-- Source information follows --
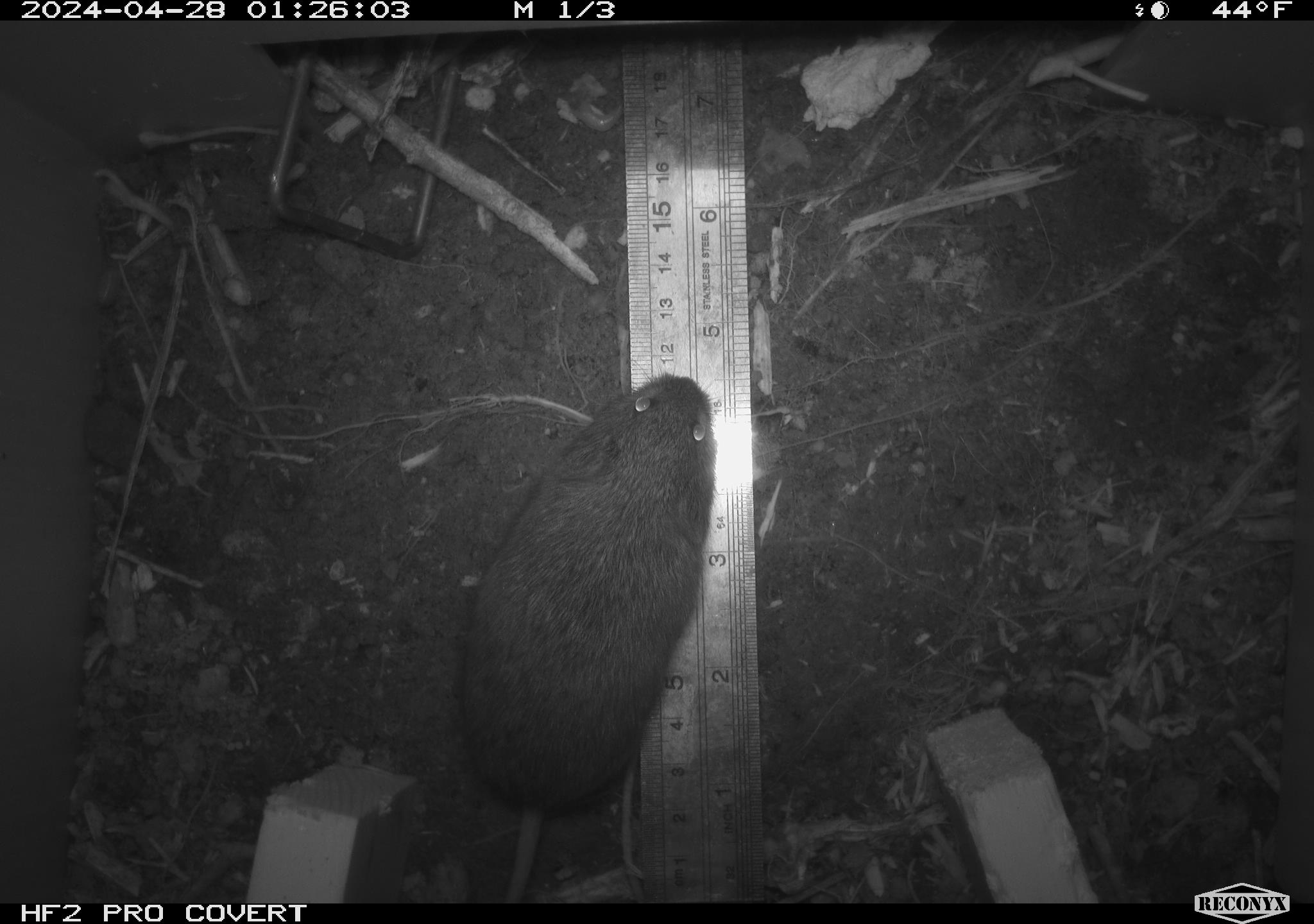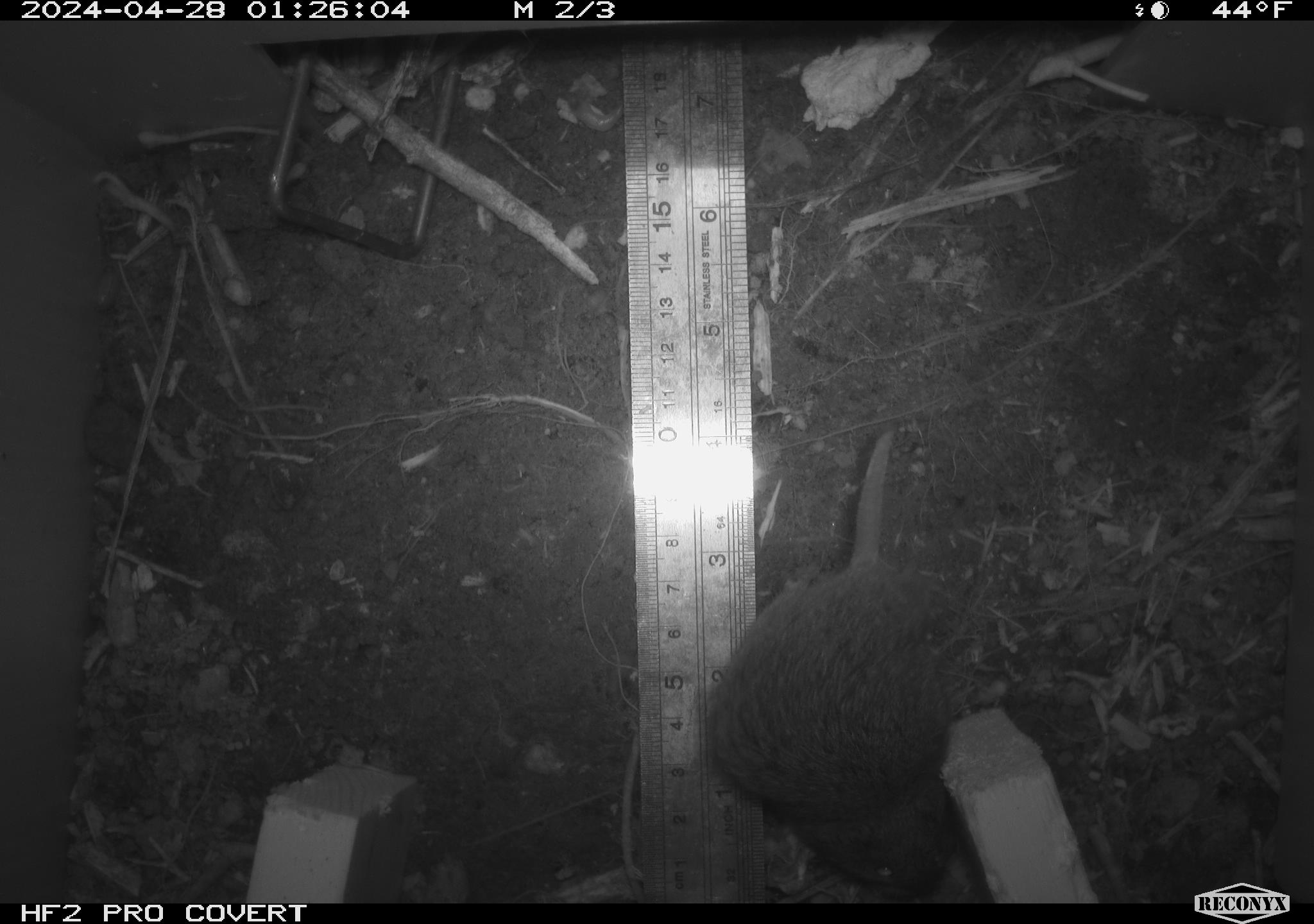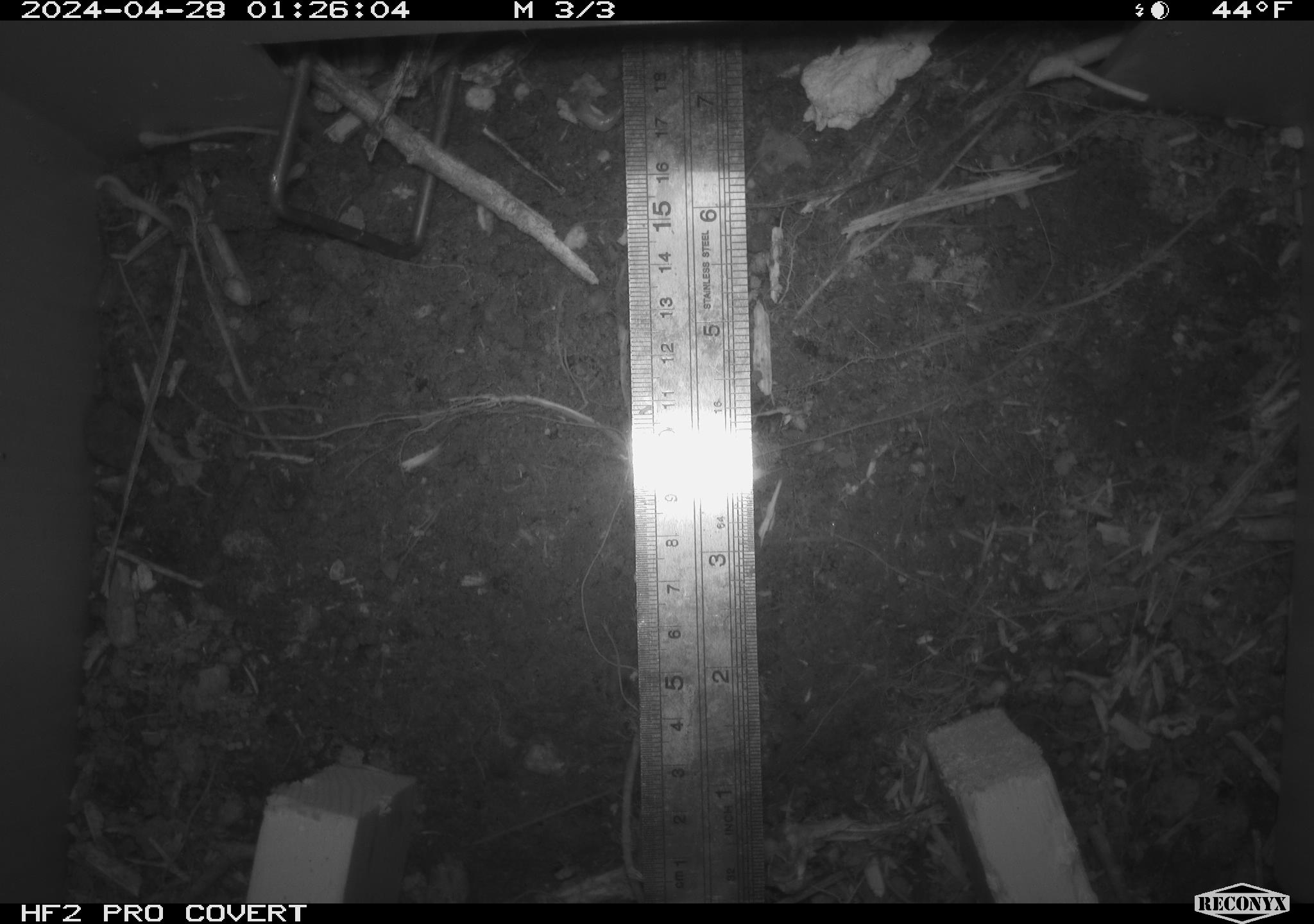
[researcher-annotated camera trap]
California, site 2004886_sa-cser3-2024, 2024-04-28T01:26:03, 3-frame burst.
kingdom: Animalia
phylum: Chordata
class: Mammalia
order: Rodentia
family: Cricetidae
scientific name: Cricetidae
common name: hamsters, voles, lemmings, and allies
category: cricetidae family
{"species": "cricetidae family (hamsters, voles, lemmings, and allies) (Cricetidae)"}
-- Source information concluded --
The problem: Print the material above word for word, first line through the line with "category: cricetidae family", and leave every picture out.

Expected output:
[researcher-annotated camera trap]
California, site 2004886_sa-cser3-2024, 2024-04-28T01:26:03, 3-frame burst.
kingdom: Animalia
phylum: Chordata
class: Mammalia
order: Rodentia
family: Cricetidae
scientific name: Cricetidae
common name: hamsters, voles, lemmings, and allies
category: cricetidae family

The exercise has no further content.